_Esercizio scritto 1:_ Individua nelle voci riportate più sotto tutte le righe che contengono la parola "lens" e copiale.

_Estratto:_
☆ ☆ ☆ ☆ ☆ ☆ ☆

E’ nell’ultima pagina, la 546esima del 50° Rapporto Censis, che si spiega quel suo continuo aggirarsi attorno al tema delle «giunture». Le giunture che si sono logorate e smarrite, le giunture che bisogna ricostruire contro i precipizi inquietanti di un populismo distruttivo. A chi, a cosa gli italiani di oggi danno più fiducia? In testa alla classifica ci sono due soggetti molto diversi per funzioni e gestione, e però interpreti entrambi di interessi/valori collettivi, al primo posto le forze dell’ordine col 48,7% di fiducia, al secondo le associazioni di volontariato col 42,5%. Poi, a grande distanza, il 25,1% dei più giovani che credono nelle imprese agricole, segnale di un rinnovato interesse alla terra come nuova opportunità di impiego o di iniziativa imprenditoriale. Seguono un modesto 16,7% per la Chiesa, assai al di sotto del prestigio etico e spirituale di papa Bergoglio (e dimezzato inoltre all’8,8% tra i più giovani), e un ancora più modesto 12,1% per le grandi imprese/grandi marchi che, contrariamente alla vulgata ufficiale, la dice tutta sulle delusioni di tanti rispetto al ruolo giocato per lo sviluppo e per l’occupazione. Più in basso, con una fiducia che scivola al 9,1%, ci sono le istituzioni locali, intese come Comuni (e chissà fin dove si scenderebbe se la si fosse verificata anche per le Regioni). Ancora peggio va per i sindacati, ridotti dai fasti di un tempo a un misero 6,6% e tuttavia in grande vantaggio rispetto ai partiti politici. Ma ciò che colpisce di più è che agli ultimi due posti si trovino non solo le banche (1,5%) che dal 2007 hanno in verità fatto di tutto per meritarlo, ma anche la politica, che non le supera se non per un impalpabile decimo di punto (1,6%).

distanza tra società e poteri

Eccole, dunque, le giunture che non ci sono. Il grande scollamento tra cittadini e tutto ciò che è politica, istituzioni, poteri. Lo spazio desertificato in cui scorrazza indisturbato il vento di un populismo che mina alle radici la democrazia rappresentativa e, prima ancora, la coesione sociale. Ma di populismi in verità sembrano essercene più di uno perché secondo il Censis anche il potere, per conquistare consenso, tende a rispecchiarsi nella parte di società che segue la pancia più che la testa. Il caso limite è quello di Trump negli Usa ma anche in Italia, osserva Giuseppe De Rita che del Censis è l’eterno ispiratore, non sembra esserci volontà o capacità di una politica diversa. Col rischio che «alla fine vada in scena un derby tra populisti che finisce per forza con la vittoria di un populista».

☆ ☆ ☆ ☆ ☆ ☆ ☆

_Voci fornite:_
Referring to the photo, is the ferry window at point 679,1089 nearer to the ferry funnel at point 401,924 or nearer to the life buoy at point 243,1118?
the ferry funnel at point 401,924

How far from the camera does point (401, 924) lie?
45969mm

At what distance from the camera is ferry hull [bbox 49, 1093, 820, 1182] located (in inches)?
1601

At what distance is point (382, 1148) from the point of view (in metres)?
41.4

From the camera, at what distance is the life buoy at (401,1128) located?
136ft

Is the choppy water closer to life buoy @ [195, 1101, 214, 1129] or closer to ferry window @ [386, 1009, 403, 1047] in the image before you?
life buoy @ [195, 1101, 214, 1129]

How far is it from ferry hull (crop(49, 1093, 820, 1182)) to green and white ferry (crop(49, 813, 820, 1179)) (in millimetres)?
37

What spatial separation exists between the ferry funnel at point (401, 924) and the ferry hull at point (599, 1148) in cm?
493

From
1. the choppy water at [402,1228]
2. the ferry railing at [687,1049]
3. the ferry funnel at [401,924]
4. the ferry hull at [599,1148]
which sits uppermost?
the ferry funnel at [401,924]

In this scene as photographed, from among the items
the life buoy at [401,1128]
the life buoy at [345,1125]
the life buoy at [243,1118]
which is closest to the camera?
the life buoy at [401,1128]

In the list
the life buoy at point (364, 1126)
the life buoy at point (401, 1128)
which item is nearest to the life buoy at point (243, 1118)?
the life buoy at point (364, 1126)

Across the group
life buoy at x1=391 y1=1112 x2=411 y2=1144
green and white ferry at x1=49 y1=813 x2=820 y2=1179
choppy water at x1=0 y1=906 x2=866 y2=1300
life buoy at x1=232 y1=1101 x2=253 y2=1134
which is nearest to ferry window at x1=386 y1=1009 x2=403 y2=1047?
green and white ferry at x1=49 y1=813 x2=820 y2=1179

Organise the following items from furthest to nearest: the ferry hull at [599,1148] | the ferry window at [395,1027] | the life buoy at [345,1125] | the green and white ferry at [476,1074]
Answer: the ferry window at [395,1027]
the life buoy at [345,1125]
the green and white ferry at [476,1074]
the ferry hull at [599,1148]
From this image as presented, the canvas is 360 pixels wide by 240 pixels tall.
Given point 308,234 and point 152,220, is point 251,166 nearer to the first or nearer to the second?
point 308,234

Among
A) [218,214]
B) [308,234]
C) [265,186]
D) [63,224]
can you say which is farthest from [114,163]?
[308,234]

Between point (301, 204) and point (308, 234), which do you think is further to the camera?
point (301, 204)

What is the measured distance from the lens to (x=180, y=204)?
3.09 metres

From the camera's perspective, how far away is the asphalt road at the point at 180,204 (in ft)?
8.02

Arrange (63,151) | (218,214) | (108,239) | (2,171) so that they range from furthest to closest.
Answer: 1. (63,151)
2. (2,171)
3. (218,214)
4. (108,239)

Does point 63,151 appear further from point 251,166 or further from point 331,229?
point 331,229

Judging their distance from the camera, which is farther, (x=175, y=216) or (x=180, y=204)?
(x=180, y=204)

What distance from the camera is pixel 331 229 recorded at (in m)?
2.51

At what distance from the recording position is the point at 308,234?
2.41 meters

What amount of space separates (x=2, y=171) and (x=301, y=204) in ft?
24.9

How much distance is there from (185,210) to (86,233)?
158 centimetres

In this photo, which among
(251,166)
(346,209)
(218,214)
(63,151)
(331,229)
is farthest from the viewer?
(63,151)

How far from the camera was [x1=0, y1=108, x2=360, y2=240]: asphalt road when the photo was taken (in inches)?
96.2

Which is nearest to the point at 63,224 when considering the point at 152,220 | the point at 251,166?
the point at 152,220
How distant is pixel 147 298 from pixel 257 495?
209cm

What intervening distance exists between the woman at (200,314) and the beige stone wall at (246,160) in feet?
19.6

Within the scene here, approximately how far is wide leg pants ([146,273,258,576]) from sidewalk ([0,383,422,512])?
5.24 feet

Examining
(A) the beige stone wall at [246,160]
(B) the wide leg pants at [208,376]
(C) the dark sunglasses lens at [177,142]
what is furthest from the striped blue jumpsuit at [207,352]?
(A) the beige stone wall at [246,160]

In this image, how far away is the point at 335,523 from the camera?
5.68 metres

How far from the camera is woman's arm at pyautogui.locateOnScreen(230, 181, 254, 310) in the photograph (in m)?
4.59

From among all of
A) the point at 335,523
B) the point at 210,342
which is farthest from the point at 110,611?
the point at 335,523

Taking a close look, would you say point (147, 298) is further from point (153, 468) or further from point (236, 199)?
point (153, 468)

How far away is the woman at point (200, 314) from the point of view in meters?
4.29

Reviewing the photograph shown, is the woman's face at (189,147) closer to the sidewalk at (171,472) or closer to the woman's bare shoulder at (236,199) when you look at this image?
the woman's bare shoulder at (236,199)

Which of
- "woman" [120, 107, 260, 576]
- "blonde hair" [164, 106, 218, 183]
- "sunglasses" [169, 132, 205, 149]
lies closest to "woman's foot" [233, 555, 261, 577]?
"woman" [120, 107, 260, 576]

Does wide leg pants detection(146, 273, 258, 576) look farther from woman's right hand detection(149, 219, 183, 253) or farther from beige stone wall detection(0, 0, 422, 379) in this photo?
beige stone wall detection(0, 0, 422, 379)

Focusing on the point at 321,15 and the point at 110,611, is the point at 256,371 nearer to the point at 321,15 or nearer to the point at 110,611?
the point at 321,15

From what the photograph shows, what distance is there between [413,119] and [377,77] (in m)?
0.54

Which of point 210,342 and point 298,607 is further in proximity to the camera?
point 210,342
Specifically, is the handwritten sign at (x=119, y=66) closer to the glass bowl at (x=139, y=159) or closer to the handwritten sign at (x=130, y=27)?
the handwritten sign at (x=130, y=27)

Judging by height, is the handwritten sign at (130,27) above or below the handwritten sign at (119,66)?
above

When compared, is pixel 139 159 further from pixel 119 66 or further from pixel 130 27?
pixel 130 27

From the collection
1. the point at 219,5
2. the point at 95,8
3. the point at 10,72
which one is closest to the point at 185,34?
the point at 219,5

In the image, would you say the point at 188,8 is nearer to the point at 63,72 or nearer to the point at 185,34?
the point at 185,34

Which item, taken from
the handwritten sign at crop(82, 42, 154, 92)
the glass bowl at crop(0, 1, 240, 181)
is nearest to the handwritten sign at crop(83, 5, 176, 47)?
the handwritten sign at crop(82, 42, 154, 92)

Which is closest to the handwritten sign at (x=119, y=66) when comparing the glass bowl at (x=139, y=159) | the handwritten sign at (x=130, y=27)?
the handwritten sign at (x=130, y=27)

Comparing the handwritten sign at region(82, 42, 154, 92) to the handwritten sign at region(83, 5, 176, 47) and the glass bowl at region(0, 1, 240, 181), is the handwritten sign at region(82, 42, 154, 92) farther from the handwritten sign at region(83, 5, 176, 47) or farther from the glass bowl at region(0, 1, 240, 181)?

☆ ☆ ☆ ☆ ☆ ☆ ☆

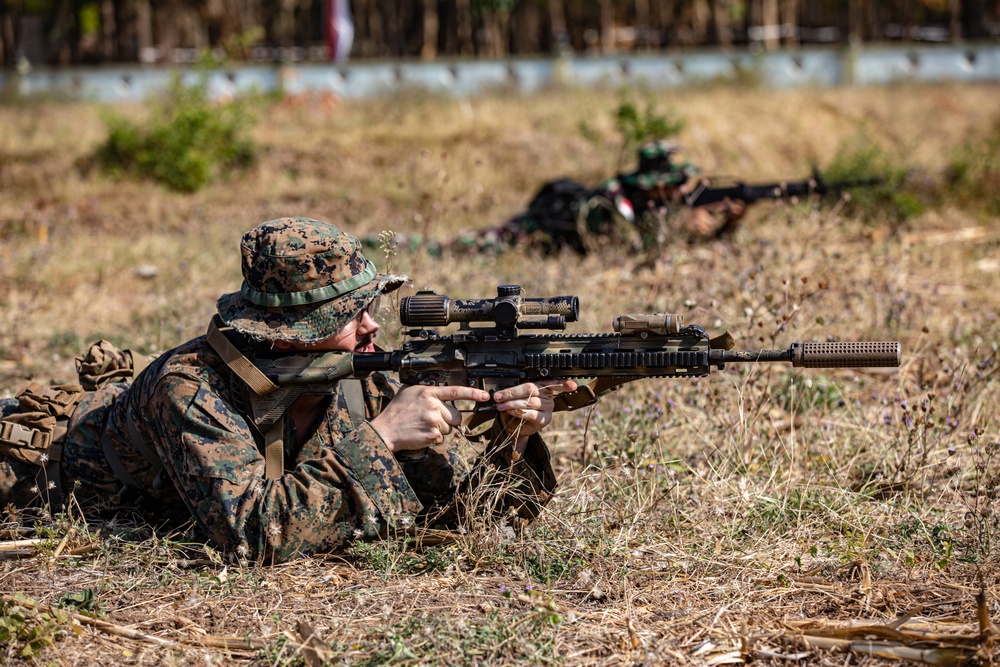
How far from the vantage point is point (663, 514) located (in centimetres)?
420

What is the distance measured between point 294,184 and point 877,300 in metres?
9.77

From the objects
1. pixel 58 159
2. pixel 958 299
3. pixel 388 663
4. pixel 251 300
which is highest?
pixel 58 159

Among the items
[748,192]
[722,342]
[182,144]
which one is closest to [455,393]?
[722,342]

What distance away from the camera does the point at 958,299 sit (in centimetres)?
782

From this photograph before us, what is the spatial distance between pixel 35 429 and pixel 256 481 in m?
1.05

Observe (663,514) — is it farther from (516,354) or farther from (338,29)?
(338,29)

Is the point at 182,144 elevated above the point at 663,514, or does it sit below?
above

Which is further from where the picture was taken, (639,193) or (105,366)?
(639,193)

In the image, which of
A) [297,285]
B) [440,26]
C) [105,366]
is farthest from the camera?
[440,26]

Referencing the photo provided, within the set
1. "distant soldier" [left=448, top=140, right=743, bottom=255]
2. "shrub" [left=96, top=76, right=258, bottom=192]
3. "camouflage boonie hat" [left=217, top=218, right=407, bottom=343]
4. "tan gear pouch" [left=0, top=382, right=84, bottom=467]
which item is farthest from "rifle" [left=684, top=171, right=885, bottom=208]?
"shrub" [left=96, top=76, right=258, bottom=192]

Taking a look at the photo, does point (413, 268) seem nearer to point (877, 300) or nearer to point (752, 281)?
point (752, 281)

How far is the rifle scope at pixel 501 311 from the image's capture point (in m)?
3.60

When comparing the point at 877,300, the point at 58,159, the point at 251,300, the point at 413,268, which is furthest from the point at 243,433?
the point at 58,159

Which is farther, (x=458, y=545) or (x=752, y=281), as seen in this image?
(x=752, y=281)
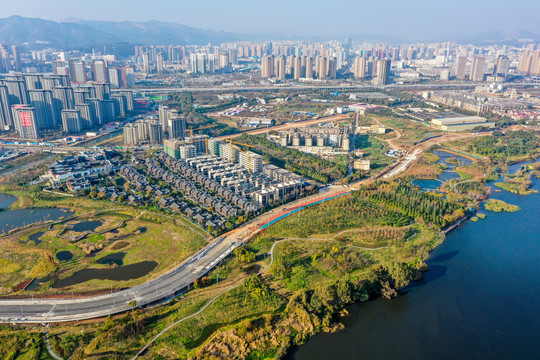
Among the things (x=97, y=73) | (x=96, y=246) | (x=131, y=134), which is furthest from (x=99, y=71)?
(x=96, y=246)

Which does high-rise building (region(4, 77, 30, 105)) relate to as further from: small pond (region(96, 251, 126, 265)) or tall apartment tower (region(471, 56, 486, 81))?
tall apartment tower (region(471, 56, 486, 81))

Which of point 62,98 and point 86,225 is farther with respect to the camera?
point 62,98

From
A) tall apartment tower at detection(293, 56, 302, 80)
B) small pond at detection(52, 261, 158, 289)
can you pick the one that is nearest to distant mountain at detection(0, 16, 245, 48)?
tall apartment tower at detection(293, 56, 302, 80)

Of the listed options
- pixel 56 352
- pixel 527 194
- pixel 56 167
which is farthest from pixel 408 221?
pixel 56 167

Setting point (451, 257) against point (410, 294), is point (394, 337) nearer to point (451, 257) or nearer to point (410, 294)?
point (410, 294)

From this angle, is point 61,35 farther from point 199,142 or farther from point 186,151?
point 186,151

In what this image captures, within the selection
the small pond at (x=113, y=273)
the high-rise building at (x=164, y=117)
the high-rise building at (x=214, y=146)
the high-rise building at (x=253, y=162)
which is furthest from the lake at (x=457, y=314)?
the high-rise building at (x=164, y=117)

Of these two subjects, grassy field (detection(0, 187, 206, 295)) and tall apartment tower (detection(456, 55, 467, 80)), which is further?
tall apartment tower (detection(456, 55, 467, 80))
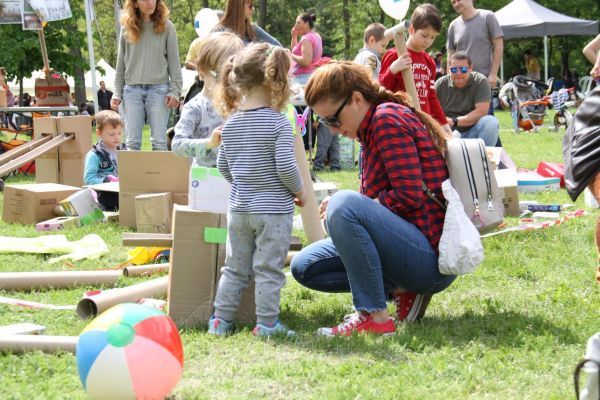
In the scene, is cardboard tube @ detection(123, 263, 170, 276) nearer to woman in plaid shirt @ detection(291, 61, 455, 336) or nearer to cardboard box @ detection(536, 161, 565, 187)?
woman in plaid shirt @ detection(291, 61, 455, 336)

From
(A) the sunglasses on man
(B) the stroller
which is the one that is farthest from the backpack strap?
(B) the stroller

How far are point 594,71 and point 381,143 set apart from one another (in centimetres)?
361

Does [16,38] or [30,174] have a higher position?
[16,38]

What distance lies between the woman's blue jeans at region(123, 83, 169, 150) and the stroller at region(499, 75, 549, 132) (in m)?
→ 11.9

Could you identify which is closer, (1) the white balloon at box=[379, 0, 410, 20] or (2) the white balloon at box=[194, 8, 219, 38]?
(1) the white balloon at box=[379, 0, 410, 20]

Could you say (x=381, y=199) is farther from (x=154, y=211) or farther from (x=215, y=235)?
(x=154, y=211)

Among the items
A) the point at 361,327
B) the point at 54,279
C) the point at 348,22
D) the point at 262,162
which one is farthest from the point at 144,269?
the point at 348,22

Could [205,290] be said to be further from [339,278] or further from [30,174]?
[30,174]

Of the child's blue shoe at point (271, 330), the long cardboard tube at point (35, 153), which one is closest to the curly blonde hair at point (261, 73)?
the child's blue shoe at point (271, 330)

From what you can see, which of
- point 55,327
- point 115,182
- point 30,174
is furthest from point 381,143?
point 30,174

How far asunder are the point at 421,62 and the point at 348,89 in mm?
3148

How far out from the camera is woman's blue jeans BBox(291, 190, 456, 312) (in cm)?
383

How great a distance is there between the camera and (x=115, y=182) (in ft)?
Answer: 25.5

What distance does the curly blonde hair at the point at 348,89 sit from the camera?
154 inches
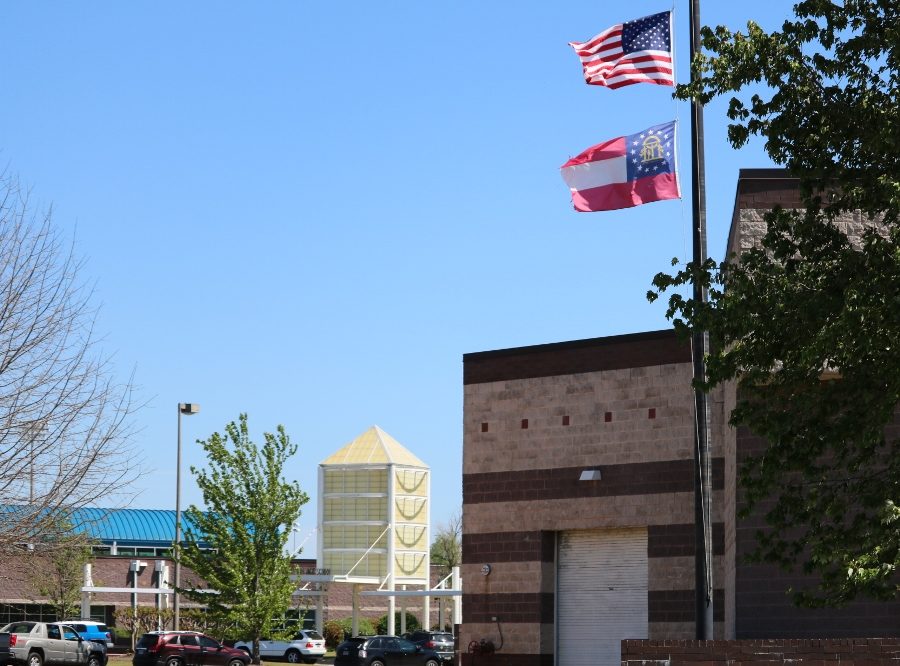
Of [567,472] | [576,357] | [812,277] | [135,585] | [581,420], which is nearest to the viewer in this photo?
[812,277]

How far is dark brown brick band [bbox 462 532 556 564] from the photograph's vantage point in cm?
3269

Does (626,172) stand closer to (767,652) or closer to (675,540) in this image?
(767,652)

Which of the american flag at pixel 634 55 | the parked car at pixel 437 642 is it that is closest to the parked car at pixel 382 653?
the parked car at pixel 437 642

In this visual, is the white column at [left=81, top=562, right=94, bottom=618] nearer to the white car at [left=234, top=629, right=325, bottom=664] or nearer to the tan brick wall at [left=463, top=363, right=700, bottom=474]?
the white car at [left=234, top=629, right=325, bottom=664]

☆ ☆ ☆ ☆ ☆ ☆ ☆

_Esercizio scritto 2:_ Riprendi il brano più sopra sul 50° Rapporto Censis e proseguilo dopo la sua ultima frase.

_Risposta scritta 1:_
What is the measured distance from the lens to (x=180, y=204)?
(C) the dark sunglasses lens at [177,142]

_Risposta scritta 2:_
Ma com’è successo che tra società e poteri economici e politici si sia prodotta una tale distanza? Che in un paese connotato da decenni di vitale dialettica democratica non ci siano quasi più istituzioni e organizzazioni che godano di una fiducia sufficiente ad essere ritenuti interlocutori credibili da parte dei cittadini interessati a far pesare interessi non solo particolaristici? E da dove viene la crisi profonda di tutti o quasi i corpi intermedi e di tutte le rappresentanze? Ci sono, certo, gli effetti di una lunga stagione di rifiuto, da parte del potere, di ogni «intermediazione», alla ricerca di un rapporto diretto – più semplice, più efficace, e soprattutto foriero di consensi non spartibili con altri attori – con i cittadini. E poi il risultato di istituzioni da un lato svuotate del loro ruolo di intermediazione con la società da una politica che le ha asservite o le ha rese povere e quindi impotenti, dall’altro travolte per loro colpa dalla corruzione, da perverse porosità alle pressioni e agli interessi di pochi, da mix indigeribili tra inefficienze e privilegi.

un corpo sociale attivo e reattivo

Ma c’è anche un’altra narrazione, nel cinquantesimo Rapporto Censis. Che permette di riproporre, insieme alle inquietudini, anche un filo di ottimismo. Come il Censis ha del resto sempre fatto, nelle sue annuali analisi tese ad offrire al Paese una sorta di «autocoscienza collettiva».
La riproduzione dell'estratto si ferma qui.